Um artigo publicado em dezembro na revista científica BMC Public Health, da autoria dos cientistas portugueses Dora Neto e Miguel Bastos Araújo, mostra que há um aumento das mortes prematuras devido ao calor no Alentejo.
Entre 1980 e 2015 registaram-se 5.296 mortes prematuras devido ao calor na região, cerca de 151 por ano, revelando-se assim a insuficiência das medidas de adaptação às alterações climáticas.
Ao jornal Público, a investigadora da Universidade de Évora, Dora Neto, explica que “à medida que as temperaturas vão ficando mais elevadas existem medidas mais artificiais para combater esse aumento de calor que pode ser nocivo para a saúde humana”. E “se essas medidas estiverem a ser consistentemente implementadas, podem traduzir-se na estabilização do impacto [do calor] ao longo do tempo”. Só que tal não foi observado no período de 35 anos que foi estudado, realça.

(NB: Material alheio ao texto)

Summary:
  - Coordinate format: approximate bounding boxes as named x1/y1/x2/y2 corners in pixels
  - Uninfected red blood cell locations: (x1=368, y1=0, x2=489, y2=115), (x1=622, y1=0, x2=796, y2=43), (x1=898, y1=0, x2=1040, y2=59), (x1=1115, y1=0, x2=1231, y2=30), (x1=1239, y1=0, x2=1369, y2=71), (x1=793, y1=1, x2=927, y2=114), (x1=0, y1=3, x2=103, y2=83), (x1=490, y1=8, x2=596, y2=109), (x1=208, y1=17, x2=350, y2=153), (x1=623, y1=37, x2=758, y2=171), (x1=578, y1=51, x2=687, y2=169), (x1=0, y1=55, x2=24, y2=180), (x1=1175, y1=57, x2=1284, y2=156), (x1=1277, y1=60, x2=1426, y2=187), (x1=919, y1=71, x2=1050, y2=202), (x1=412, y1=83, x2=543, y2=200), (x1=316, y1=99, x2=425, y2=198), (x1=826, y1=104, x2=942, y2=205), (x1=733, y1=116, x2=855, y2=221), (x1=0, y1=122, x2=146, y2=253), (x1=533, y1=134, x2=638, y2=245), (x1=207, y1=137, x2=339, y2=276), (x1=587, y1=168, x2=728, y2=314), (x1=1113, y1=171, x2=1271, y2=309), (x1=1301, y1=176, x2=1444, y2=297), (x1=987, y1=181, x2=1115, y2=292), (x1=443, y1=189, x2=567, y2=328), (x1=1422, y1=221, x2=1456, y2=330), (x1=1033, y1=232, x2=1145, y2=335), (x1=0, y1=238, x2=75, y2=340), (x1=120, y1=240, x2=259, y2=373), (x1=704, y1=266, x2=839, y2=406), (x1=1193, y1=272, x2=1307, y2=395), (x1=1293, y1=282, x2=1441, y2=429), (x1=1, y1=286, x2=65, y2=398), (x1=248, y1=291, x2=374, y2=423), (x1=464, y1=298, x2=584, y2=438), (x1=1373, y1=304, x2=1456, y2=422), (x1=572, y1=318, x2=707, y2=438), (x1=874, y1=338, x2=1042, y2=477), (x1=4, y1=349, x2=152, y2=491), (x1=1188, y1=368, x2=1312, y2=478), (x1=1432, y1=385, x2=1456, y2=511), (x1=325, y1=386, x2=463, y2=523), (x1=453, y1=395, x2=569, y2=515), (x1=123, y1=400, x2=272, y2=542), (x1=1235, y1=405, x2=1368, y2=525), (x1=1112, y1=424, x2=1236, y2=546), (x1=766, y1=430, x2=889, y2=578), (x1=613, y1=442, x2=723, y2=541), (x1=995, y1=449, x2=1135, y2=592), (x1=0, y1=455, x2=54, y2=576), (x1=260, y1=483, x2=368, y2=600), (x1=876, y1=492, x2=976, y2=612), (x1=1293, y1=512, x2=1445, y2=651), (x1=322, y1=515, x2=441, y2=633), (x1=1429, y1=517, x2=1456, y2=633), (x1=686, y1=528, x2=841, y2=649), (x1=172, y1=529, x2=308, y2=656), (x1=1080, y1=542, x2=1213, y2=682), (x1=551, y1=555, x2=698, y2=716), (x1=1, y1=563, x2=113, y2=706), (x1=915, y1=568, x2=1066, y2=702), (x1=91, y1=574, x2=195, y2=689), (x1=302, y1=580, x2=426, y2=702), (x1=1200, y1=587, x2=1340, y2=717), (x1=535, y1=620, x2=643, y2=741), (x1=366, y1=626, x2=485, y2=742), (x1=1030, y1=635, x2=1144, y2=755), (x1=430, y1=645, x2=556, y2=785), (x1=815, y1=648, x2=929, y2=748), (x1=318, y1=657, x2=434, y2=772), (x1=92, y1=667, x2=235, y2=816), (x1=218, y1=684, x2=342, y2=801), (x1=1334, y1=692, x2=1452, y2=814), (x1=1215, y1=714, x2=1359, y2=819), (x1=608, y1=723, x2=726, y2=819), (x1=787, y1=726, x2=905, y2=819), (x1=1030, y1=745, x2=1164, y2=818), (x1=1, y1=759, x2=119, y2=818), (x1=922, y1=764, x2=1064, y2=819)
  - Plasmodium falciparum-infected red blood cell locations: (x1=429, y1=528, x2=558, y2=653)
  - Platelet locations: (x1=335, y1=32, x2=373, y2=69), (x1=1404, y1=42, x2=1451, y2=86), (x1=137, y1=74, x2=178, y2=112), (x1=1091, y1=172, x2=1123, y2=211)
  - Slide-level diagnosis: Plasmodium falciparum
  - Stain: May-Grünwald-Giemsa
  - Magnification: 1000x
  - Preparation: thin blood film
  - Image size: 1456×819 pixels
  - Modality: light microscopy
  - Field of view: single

Na região, os padrões são diferenciados. Apesar de não haver diferenças muito significativas, é no Alto Alentejo que o número de mortes prematuras por esta causa é maior. Já se tivermos em conta a mesma temperatura, o risco de morte aumenta no Alentejo Litoral em relação às outras regiões. É algo “consistente com zonas historicamente mais frescas, com menor tolerância ao calor”, avança-se.
O estudo partido de uma abordagem alargada do Verão, de maio a setembro, dividindo-se este em duas partes, Maio-Junho e Julho-Setembro. Esta divisão permitiu concluir que também há uma falha ao se pensar os impactos do calor ao longo destes meses. A especialista sublinha que se descobriu que “não há uma adaptação das pessoas entre o período sazonal mais inicial (Maio-Junho) e o final (Julho-Setembro)”. O que quer dizer que o impacto destas mortes cresce ao longo do curso dos meses de Verão.
Tal coloca em causa os patamares definidos de alerta para temperaturas máximas, 35 graus em maio e junho, e 38 graus de julho a setembro. “O que o nosso estudo parece sugerir é que não existem razões para ter em conta esse expectável aumento da tolerância a temperaturas mais altas com o decorrer do avanço do Verão”.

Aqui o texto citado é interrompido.